Docusaurus 3.10

We are happy to announce Docusaurus 3.10.

This will be the last release in the v3.x line, and it helps you prepare for Docusaurus v4.

Upgrading is easy. We follow Semantic Versioning, and minor version updates have no breaking changes, according to our release process.

However, if you opt in for upcoming Docusaurus v4 breaking changes globally with future.v4: true, make sure to review the dedicated section below.

v4 Future Flags

The Docusaurus v4 Future Flags let you opt in for upcoming Docusaurus v4 breaking changes incrementally and prepare for Docusaurus v4 ahead of time. You can enable them all at once with future.v4: true.

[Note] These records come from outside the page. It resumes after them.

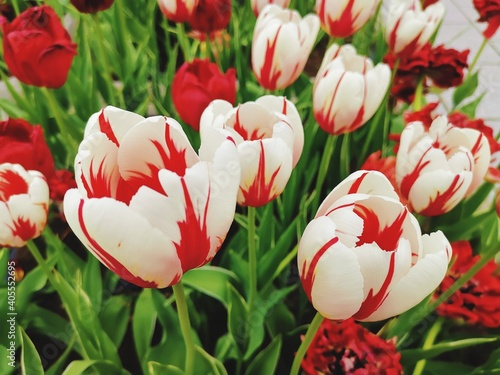 Close-up Of White Tulips On Field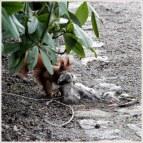 Eichhörnchen – Ostern in Planten un Blomen. Hamburg – 365tageasatzaday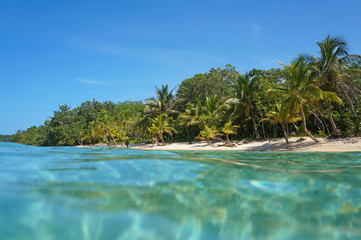 Sandy beach with tropical vegetation Caribbean sea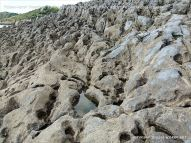 View of the raised palaeo-karst limestone surface at Caswell Bay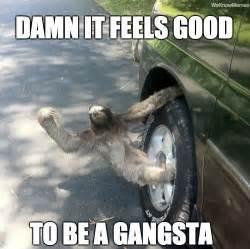 Perverted Sloth Meme - thug sloth meme collection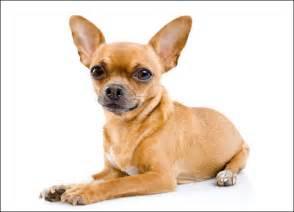 loss of pet chihuahua all small dogs photo 14496247 fanpop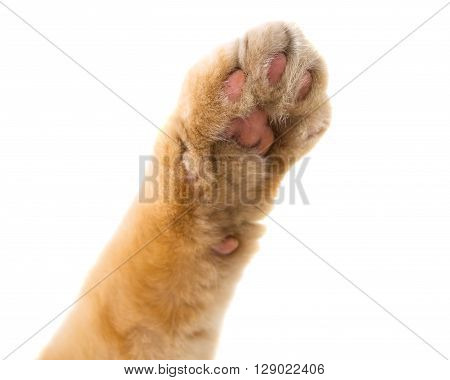 cat paw isolated on white background relax, beauty, lovely, home, comfortable, p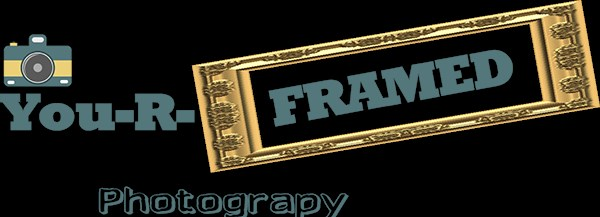 You-R-Framed Photography - Photographer - Los Angeles, CA
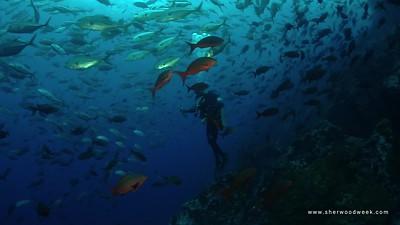 Cocos Island 2020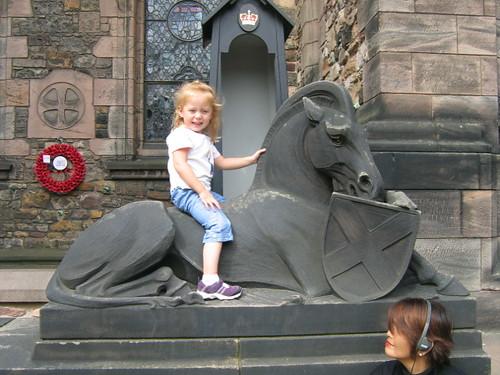gemma_horse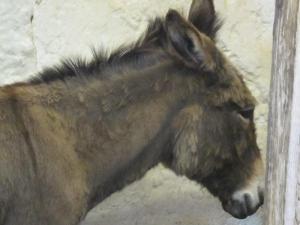 Donkey, Carisbrooke Castle, Isle of Wight UK -- Ana Gobledale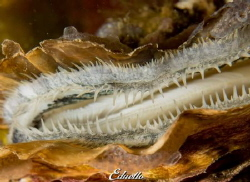 Japanse oester, crassostrea gigas by Eduard Bello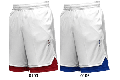 IN THE PAINT[インザペイント] IN THE PAINT PANEL SHORTS / インザペイント パネル ショーツ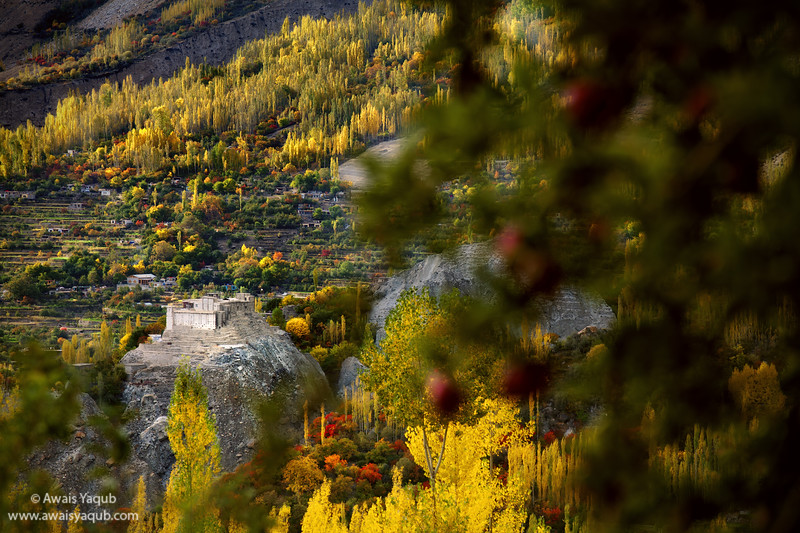 Baltit fort seen from Apple Orchard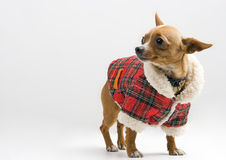 Chihuahua in Santa costume Royalty Free Stock Photos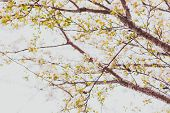 Soft-tones Pink And White Spring Blossoms On A Tree With Overcast Sky In The Background And Edited W poster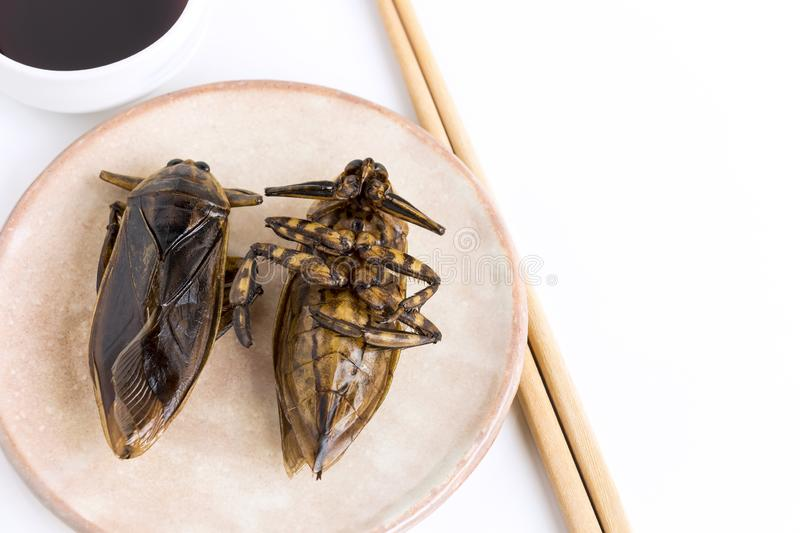 Giant Water Bug is edible insect for eating as food Insects deep-fried crispy snack on plate and sauce with chopsticks on white royalty free stock image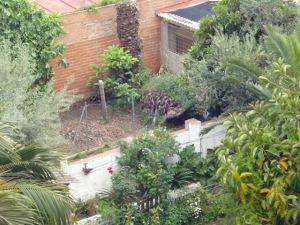 Jardín de la calle Jocs Florals nº 155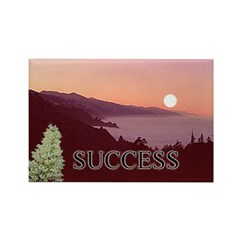 Inspire Success Magnets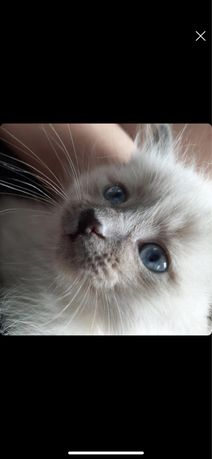 пропала сиамская кошка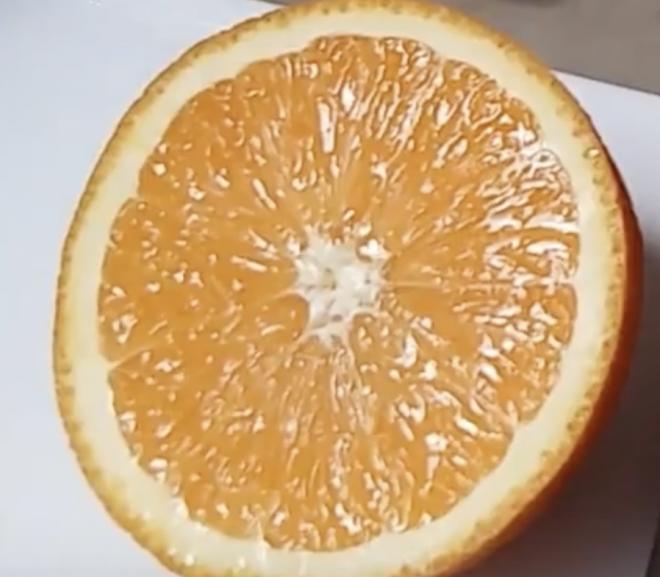 Can a rabbit eat oranges?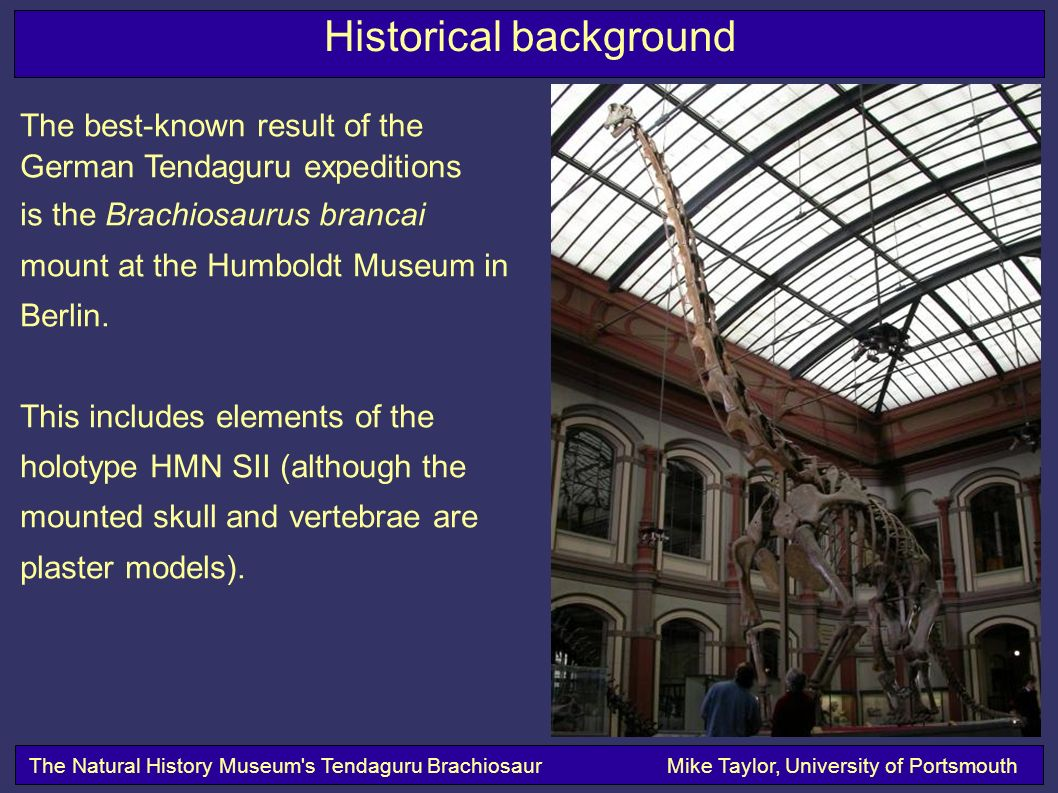 Historical background The Natural History Museum s Tendaguru BrachiosaurMike Taylor, University of Portsmouth The best-known result of the German Tendaguru expeditions is the Brachiosaurus brancai mount at the Humboldt Museum in Berlin.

This release introduces new flags and breaking changes that might break your site if you use future.v4: true and upgrade:

• future.v4.siteStorageNamespacing: In Docusaurus v4, localStorage keys will be automatically namespaced by default (theme => theme-<hash>) to prevent key conflicts. This is likely to reset your site's visitor storage unless you migrate it to new key names. See the dedicated Site Storage section below.
• future.v4.fasterByDefault: Docusaurus Faster is now stable and will be enabled by default in Docusaurus v4. See the dedicated Docusaurus Faster section below.
• future.v4.mdx1CompatDisabledByDefault: In Docusaurus v4, MDX v1 compatibility options will be disabled by default, and you might have to adjust your docs accordingly. See the dedicated Strict MDX section below.

Security

npm supply chain attacks have surged recently. A single compromised maintainer or package can ripple through the ecosystem and affect thousands of downstream users, as seen with the axios compromise.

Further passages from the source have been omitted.